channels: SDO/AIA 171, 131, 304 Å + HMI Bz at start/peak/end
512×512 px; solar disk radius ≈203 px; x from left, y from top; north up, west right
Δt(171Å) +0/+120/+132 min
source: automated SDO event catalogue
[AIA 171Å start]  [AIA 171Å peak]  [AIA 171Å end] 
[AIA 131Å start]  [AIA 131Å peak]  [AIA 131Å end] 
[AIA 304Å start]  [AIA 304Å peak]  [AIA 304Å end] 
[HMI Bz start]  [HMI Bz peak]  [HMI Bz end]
---
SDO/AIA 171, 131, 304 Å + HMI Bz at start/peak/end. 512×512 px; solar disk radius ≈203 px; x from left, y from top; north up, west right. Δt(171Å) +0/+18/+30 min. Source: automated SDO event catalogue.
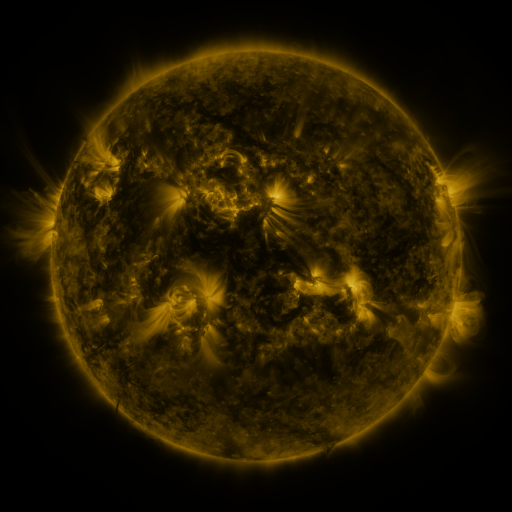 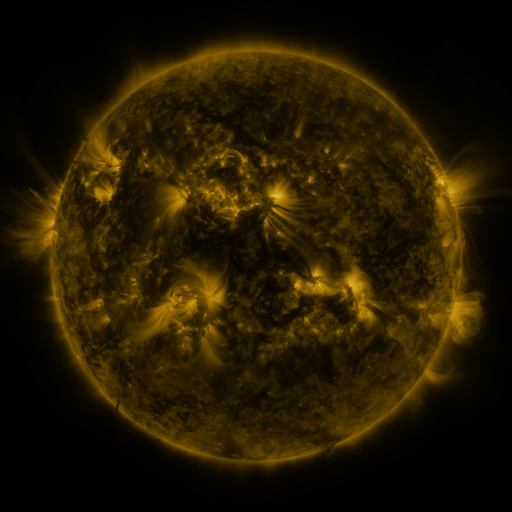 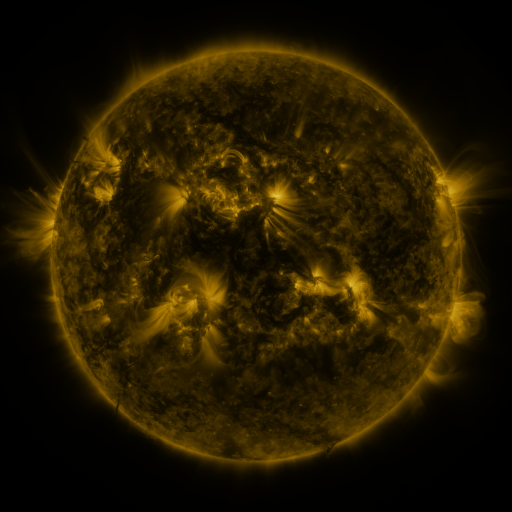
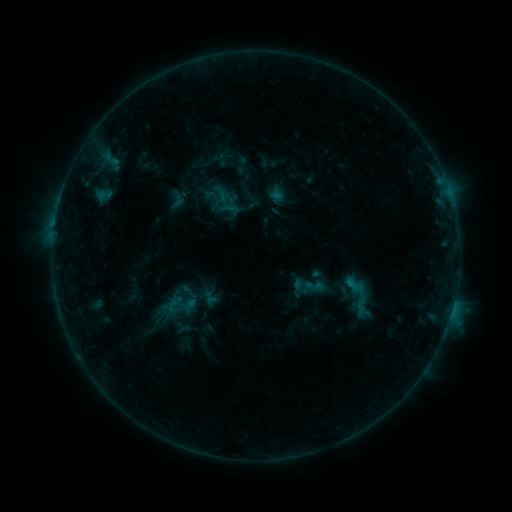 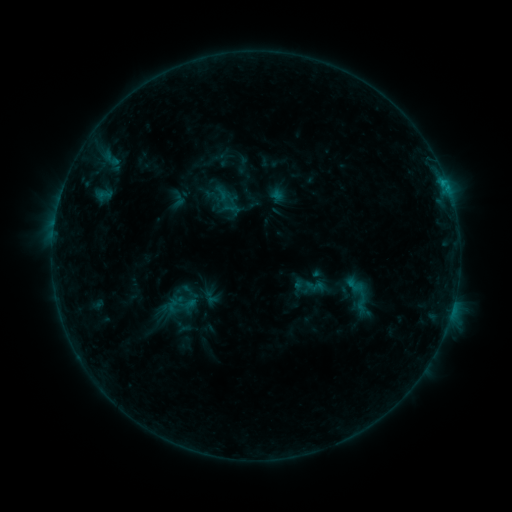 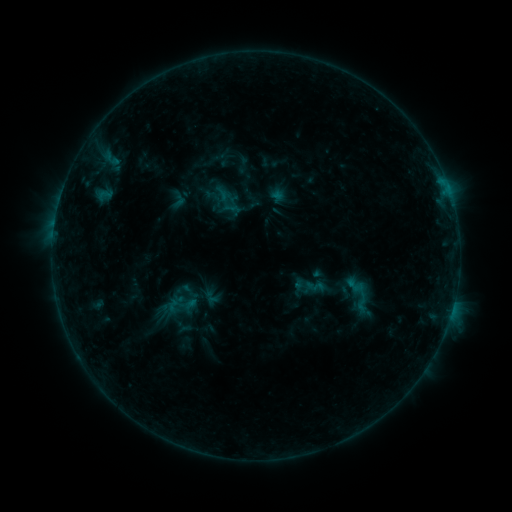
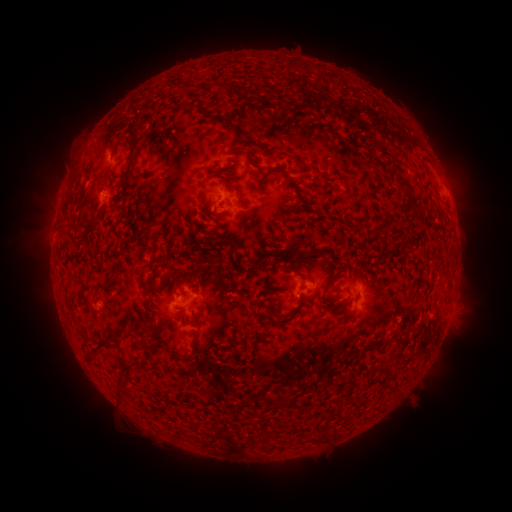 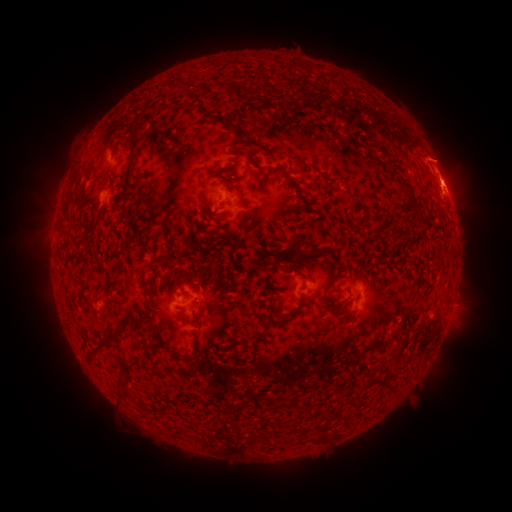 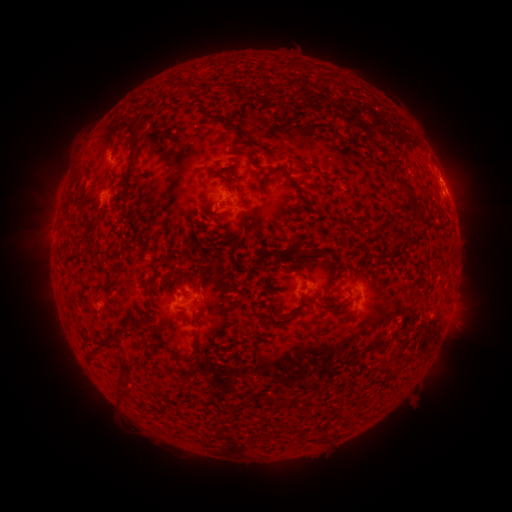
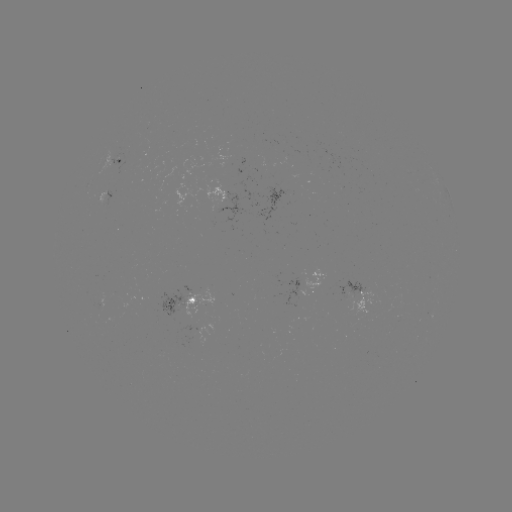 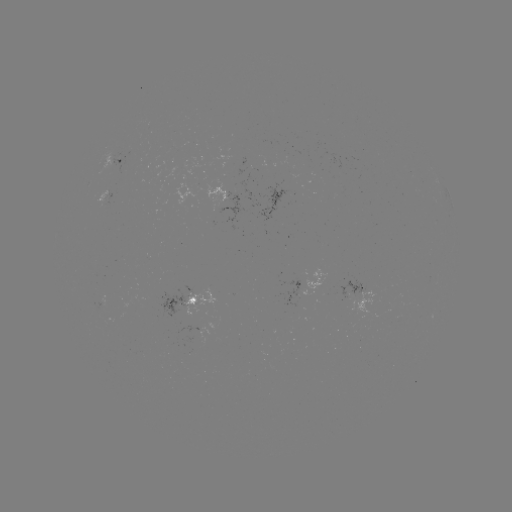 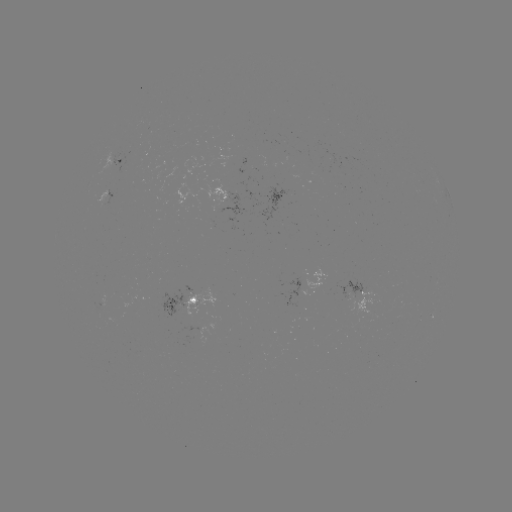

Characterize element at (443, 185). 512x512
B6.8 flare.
...
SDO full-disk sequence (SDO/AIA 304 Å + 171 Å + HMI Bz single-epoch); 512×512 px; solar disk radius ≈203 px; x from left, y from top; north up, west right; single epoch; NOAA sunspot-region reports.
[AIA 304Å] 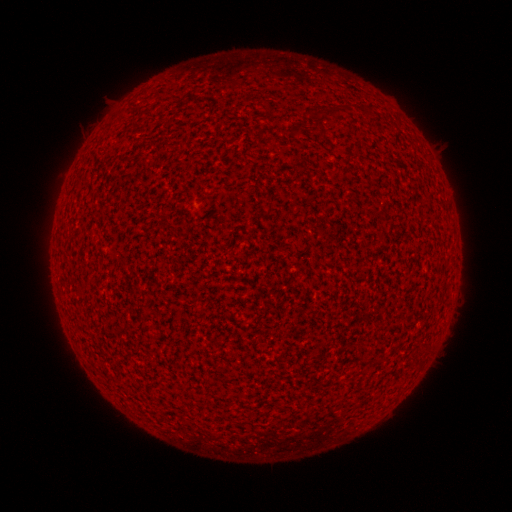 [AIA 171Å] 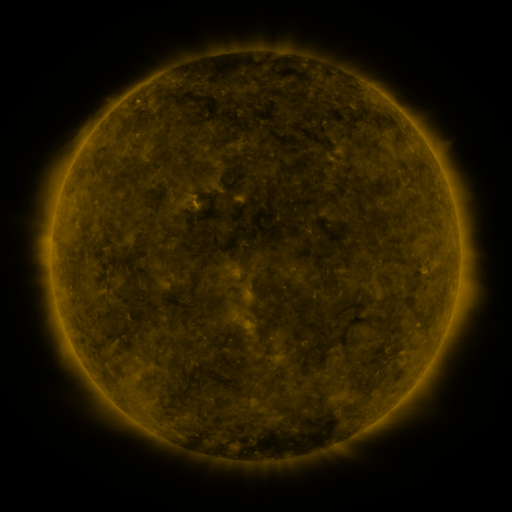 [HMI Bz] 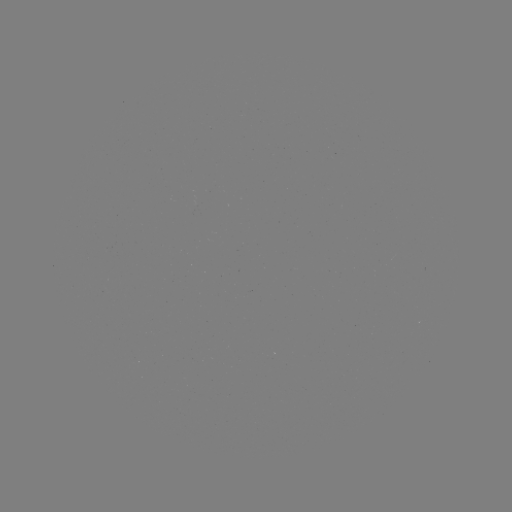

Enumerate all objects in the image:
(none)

▸ **Exercise details**: Can you reproduce the rows from the line containing "SDO/AIA 171, 131, 304 Å + HMI Bz at start/peak/end." through the line containing "B6.8 flare.", putting "event archive" in place of "event catalogue" and changing nothing else? Omit the pictures from your answer.

▸ **The response**:
SDO/AIA 171, 131, 304 Å + HMI Bz at start/peak/end. 512×512 px; solar disk radius ≈203 px; x from left, y from top; north up, west right. Δt(171Å) +0/+18/+30 min. Source: automated SDO event archive.

Characterize element at (443, 185). 512x512
B6.8 flare.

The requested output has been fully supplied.